### Your objective
Please put the material below, everything from the line containing "Of the green" down to the line containing "1367 inches", into a numbered list, leaving out blank lines.
***** Data to use
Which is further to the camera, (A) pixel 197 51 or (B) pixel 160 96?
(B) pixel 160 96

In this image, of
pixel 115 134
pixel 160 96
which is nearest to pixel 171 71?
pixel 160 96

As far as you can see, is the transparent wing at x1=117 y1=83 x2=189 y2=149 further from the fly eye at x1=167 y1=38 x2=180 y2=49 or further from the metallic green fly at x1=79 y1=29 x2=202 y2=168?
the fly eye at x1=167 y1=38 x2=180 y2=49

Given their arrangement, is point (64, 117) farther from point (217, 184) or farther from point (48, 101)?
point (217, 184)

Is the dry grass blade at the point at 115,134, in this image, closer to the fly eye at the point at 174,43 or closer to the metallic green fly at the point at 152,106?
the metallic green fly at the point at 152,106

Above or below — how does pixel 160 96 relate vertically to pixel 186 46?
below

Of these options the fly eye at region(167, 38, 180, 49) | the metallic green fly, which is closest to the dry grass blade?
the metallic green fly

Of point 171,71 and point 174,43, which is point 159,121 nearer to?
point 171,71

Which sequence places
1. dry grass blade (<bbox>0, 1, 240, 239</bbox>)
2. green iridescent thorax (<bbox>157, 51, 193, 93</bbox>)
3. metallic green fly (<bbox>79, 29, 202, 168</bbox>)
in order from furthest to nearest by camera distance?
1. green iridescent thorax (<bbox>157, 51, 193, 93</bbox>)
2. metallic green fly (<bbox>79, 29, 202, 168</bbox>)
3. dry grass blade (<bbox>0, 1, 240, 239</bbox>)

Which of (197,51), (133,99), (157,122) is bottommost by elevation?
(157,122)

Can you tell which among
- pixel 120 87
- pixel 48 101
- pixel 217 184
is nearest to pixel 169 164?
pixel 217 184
**********
***** Data to use
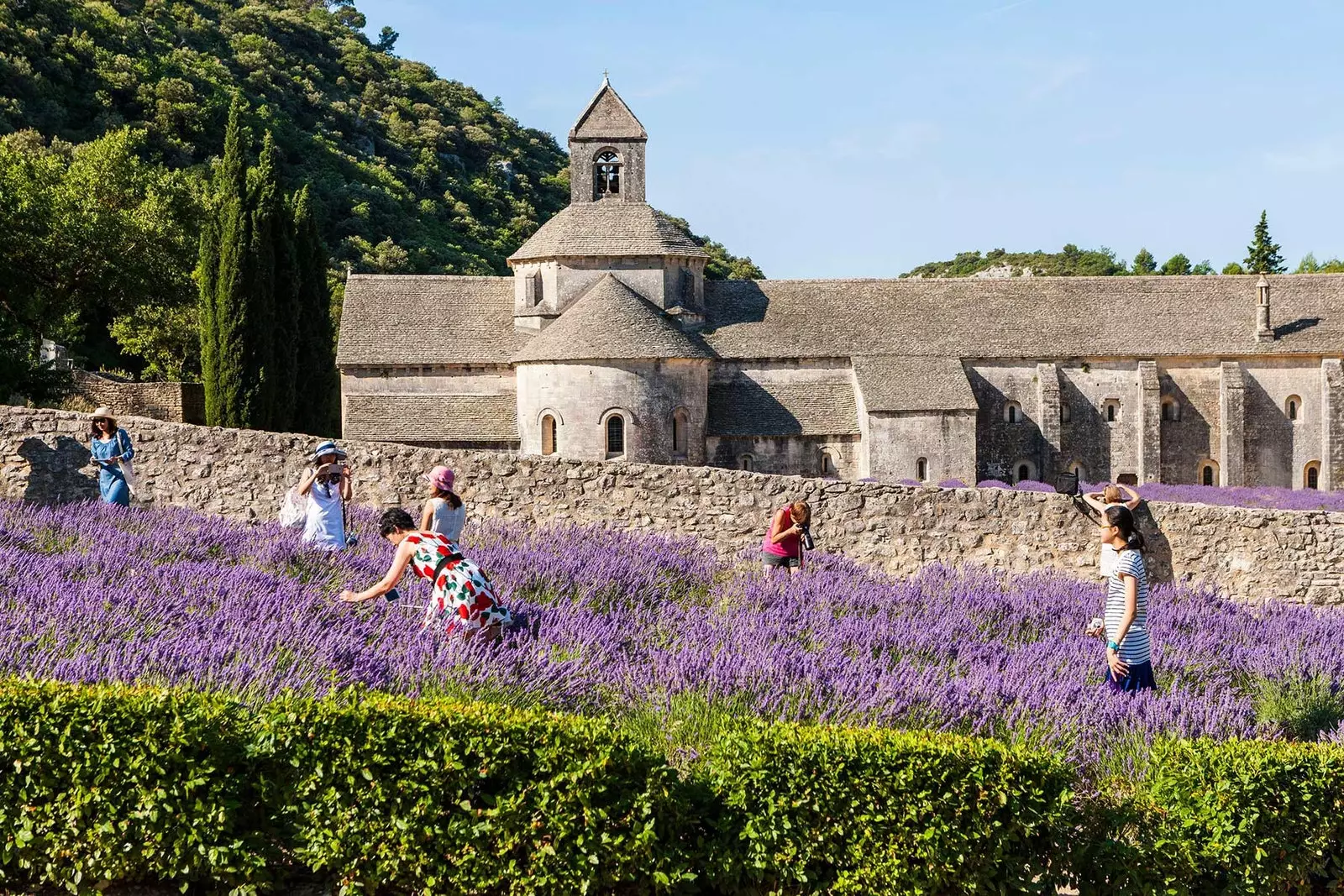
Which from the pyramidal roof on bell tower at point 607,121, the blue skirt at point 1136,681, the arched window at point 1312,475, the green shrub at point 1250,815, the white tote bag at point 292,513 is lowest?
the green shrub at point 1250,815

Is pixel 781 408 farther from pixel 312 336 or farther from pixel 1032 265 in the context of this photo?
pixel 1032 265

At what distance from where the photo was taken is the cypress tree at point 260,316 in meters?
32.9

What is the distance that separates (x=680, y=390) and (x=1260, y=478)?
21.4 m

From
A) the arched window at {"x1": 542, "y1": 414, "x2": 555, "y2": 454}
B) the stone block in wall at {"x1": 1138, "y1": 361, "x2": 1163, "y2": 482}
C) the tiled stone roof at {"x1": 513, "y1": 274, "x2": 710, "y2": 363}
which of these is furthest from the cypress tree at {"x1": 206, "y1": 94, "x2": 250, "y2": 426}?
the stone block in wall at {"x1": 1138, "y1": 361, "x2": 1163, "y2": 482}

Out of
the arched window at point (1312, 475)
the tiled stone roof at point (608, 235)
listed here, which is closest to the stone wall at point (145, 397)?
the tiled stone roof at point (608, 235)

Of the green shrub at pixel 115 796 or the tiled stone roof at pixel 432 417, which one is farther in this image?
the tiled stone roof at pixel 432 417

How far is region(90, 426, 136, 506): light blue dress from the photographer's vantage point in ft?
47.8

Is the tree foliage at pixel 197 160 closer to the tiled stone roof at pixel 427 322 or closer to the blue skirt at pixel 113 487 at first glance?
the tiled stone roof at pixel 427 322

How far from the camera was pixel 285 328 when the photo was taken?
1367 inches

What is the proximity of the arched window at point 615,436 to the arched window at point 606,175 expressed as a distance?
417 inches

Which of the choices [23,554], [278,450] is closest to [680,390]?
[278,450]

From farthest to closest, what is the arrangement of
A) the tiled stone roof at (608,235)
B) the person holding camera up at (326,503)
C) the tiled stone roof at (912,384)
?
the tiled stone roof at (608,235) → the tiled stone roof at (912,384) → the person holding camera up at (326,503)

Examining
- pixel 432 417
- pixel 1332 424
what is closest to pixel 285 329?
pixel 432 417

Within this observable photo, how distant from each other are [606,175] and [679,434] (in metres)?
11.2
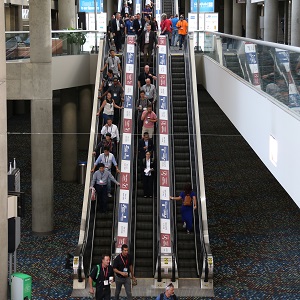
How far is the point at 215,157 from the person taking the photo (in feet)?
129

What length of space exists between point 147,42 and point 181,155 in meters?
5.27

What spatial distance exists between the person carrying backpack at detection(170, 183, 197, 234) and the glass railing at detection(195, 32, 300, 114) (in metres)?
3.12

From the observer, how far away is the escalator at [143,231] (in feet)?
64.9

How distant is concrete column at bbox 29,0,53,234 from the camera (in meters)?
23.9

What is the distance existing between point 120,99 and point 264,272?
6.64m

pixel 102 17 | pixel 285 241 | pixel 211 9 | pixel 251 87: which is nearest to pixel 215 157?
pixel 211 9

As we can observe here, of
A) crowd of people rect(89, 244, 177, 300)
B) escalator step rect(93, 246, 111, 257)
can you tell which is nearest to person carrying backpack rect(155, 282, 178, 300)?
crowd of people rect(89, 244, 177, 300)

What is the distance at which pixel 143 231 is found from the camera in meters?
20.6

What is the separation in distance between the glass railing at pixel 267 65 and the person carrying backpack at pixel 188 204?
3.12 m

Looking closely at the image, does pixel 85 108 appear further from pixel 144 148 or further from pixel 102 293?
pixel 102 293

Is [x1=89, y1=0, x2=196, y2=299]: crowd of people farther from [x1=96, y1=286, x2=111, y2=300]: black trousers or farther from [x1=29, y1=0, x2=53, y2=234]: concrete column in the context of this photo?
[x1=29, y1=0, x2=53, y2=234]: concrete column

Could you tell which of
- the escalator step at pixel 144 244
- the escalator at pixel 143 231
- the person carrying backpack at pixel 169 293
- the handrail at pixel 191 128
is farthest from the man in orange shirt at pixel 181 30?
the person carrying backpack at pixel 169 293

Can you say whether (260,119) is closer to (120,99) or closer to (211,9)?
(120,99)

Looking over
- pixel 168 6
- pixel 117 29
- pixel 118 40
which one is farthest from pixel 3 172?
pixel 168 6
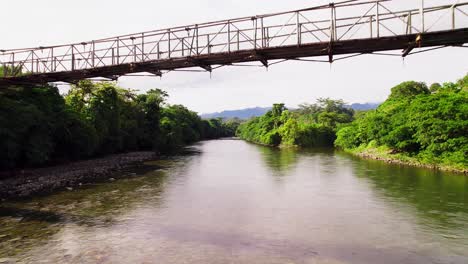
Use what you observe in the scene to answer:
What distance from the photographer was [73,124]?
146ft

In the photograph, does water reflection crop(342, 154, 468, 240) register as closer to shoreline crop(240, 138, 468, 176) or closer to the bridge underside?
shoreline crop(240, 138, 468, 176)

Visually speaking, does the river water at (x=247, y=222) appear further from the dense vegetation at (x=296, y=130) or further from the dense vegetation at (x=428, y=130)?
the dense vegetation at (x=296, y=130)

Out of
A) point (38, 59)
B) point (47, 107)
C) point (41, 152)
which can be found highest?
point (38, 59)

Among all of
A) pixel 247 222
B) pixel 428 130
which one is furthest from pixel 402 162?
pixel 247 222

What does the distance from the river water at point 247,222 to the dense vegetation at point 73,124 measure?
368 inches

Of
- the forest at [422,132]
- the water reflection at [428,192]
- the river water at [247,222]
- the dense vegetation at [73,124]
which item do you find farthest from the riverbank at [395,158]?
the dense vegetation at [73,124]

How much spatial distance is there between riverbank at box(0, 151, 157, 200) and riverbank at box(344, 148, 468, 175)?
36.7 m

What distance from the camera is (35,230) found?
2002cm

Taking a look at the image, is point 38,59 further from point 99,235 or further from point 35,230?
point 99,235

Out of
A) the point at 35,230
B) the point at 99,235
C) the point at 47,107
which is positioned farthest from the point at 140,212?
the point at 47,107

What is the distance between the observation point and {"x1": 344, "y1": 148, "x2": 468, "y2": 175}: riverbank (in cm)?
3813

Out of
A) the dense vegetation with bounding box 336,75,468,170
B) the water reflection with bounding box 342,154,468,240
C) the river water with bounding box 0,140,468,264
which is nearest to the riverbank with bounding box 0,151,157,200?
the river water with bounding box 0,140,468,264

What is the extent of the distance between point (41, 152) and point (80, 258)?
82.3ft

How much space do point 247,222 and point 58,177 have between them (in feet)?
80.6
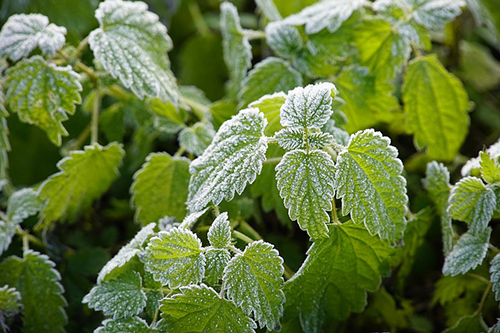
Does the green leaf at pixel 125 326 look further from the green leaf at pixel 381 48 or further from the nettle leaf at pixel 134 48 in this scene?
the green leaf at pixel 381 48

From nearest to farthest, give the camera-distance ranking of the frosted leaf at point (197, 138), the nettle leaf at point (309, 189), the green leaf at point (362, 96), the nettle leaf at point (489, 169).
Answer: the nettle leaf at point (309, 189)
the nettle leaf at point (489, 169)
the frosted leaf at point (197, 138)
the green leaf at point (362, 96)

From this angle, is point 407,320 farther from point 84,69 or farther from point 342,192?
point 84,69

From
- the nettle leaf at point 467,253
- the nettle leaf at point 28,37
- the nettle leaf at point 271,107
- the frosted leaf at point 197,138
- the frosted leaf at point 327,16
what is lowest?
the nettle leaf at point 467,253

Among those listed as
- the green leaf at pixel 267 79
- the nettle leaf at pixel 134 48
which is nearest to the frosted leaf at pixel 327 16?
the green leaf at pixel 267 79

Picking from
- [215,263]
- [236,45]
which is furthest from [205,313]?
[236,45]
**********
***** Data to use
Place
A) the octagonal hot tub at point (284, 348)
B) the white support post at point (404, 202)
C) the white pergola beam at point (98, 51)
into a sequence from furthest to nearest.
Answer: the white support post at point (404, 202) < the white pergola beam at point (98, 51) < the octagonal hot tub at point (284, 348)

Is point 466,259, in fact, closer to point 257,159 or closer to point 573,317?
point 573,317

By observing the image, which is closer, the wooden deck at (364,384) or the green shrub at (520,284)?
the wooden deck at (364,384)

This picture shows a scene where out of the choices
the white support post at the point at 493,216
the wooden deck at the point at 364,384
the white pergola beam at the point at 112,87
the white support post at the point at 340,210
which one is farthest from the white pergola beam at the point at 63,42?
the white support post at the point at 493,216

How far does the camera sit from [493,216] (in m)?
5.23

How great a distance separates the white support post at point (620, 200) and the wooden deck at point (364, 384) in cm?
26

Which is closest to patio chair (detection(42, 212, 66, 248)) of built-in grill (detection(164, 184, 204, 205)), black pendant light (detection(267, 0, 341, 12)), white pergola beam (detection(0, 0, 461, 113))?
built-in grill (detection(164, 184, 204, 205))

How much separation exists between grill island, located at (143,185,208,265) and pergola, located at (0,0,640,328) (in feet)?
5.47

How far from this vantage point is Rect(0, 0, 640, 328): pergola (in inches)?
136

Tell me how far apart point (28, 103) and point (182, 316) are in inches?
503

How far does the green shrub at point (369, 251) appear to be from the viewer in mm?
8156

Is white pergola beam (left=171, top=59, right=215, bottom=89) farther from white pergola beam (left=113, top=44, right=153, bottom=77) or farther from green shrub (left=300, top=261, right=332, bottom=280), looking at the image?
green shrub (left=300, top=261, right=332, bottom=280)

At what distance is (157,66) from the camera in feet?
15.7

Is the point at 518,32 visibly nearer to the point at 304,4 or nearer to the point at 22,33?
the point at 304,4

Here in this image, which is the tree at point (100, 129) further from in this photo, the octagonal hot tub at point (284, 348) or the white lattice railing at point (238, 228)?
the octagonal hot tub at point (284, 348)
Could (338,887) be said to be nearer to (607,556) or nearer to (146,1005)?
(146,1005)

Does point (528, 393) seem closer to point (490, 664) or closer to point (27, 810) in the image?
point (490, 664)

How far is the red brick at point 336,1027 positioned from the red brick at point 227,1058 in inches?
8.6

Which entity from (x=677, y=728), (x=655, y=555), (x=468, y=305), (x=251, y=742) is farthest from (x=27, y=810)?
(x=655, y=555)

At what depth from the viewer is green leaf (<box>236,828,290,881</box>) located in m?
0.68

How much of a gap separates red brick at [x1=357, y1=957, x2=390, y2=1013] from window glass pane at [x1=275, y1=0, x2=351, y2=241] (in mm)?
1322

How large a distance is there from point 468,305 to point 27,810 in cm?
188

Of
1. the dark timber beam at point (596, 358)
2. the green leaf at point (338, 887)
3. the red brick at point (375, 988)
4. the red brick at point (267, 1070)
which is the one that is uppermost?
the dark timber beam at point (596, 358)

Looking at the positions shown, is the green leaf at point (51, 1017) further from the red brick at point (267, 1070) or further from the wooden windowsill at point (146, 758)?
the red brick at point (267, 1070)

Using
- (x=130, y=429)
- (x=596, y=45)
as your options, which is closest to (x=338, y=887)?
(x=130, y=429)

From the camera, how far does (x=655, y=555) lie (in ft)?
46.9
**********
### Task result
1. Of the green shrub at pixel 115 796 or the tiled stone roof at pixel 432 417, which one is farther in this image?
2. the tiled stone roof at pixel 432 417
3. How far is region(90, 426, 136, 506): light blue dress from the photographer's vantage point in ft?
4. 47.8
5. Is the tree foliage at pixel 197 160 closer to the tiled stone roof at pixel 427 322 or closer to the blue skirt at pixel 113 487 at first glance?
6. the tiled stone roof at pixel 427 322
7. How far from the camera was pixel 285 328 when the photo was taken?
8. 1367 inches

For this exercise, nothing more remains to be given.